Die Tür wurde von einer alten Französin geöffnet. Ihr faltiges Gesicht verzog sich zu einem Lächeln, als sie den Besucher erkannte.

«Guten Morgen, Monsieur.»

«Guten Morgen, Elise», sagte Raoul.

Er betrat die Diele und zog seine Handschuhe aus.

«Madame erwartet mich doch?» fragte er über die Schulter weg.

«Aber gewiß doch, Monsieur.»

Elise schloß die Wohnungstür und wandte sich ihm zu. «Wenn Monsieur solange in den kleinen Salon gehen möchte? Madame wird in ein paar Minuten bei Ihnen sein. Sie ruht sich etwas aus.»

Raoul sah schnell auf: «Fühlt sie sich nicht wohl?»

«Wohl?»

Elise schnaufte. Sie ging vor Raoul her und öffnete ihm die Tür zum kleinen Salon. Er trat ein, und sie folgte ihm.

«Wohl!» fuhr sie fort. «Wie sollte sie sich denn nur wohl fühlen, das arme Geschöpf?

Sitzungen, Sitzungen und wieder Sitzungen! Es ist nicht recht, nicht natürlich, nicht das, was der liebe Gott von uns erwartet. Wenn Sie mich fragen, dann sage ich es ganz ehrlich, da ist der Teufel mit im Bund.»

Raoul klopfte ihr auf die Schulter.

«Aber, aber, Elise», sagte er beschwichtigend, «regen Sie sich doch nicht auf, und sehen Sie nicht allzu schnell den Teufel hinter allem, Was Sie nicht verstehen.»

Elise schüttelte zweifelnd den Kopf

«Nun ja», seufzte sie, indem sie tief Luft holte. «Monsieur kann sagen, was er will, mir gefällt das nicht. Sehen Sie Madame doch an. Jeden Tag wird sie blasser und dünner. Und diese Kopfschmerzen!» Sie warf die Arme hoch. «Ach nein, all dieses Geisterzeug! Das ist nichts Gutes. Überhaupt Geister! Alle guten Geister sind im Paradies, und die anderen sind im Fegefeuer.»

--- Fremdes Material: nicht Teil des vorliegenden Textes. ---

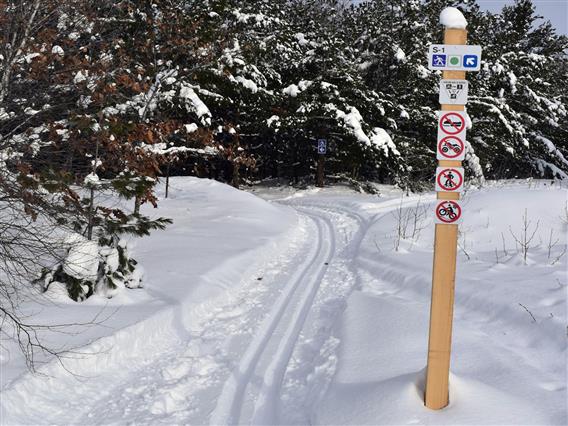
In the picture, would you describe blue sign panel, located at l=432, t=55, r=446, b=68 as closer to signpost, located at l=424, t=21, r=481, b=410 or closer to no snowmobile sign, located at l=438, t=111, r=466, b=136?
signpost, located at l=424, t=21, r=481, b=410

«Ihre Vorstellung vom Leben nach dem Tode ist erfrischend einfach, Elise», sagte Raoul und ließ sich in einen Sessel fallen.

Die alte Frau straffte sich.

«Ich bin eine gute Katholikin, Monsieur.»

Sie bekreuzigte sich, ging zur Tür, hielt dann inne, eine Hand auf der Klinke: «Später, wenn Sie beide verheiratet sind, Monsieur, wird das doch nicht so weitergehen, all das?» fragte sie.

Raoul lächelte sie freundlich an.

«Sie sind eine gute, gläubige Seele, Elise», sagte er, «und Sie sind Ihrer Herrin treu ergeben.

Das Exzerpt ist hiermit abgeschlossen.